I hate having all this nothing time. People love a break, yes sure. But after a while when you have no one to share it with, it becomes maddening. This definitely makes me sure that I could not pull a Walden. I’ve had too much time to think which makes me over think which as you know can be a very dangerous and annoying thing.
I think I know what my problem is. It’s not necessarily that I don’t have faith in where we’ll end up. I have full confidence that you and I will be married some day and settle down with kids and a decent living to raise them with. I think my problem is that my train of thought always goes to the in between. Yes you have good insurance, but what’s the process? What’s a mortgage? How long will we be on the housing wait list after we get married? What if I don’t get that job? You’ll be too far away for me to help you if you get depressed or really sick again and still refuse to go to the doctor. There are just so many variables small and big that I can’t even begin to keep track of.

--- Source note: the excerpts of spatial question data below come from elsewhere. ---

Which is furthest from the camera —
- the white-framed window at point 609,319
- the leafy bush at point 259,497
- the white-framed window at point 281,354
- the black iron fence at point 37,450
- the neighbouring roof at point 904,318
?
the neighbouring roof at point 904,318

I know that we talked about the whole uncertainty of you wanting to stay in the military, even if you did have a chance to get officer. I think it might be easier once I’m with you. Even the moving every couple of years, I can manage with that. Once we’re ready to start a family, well we can start slowing things down and plan out where to settle. We can move while they’re still young. That way, we’ll at least have generated a significant amount of savings and you’ll have a good amount of work experience to transfer back over to what you’ve always wanted to do. It’s a lot of future talk, but it’s just something that we were talking about in passing that I’ve been thinking about.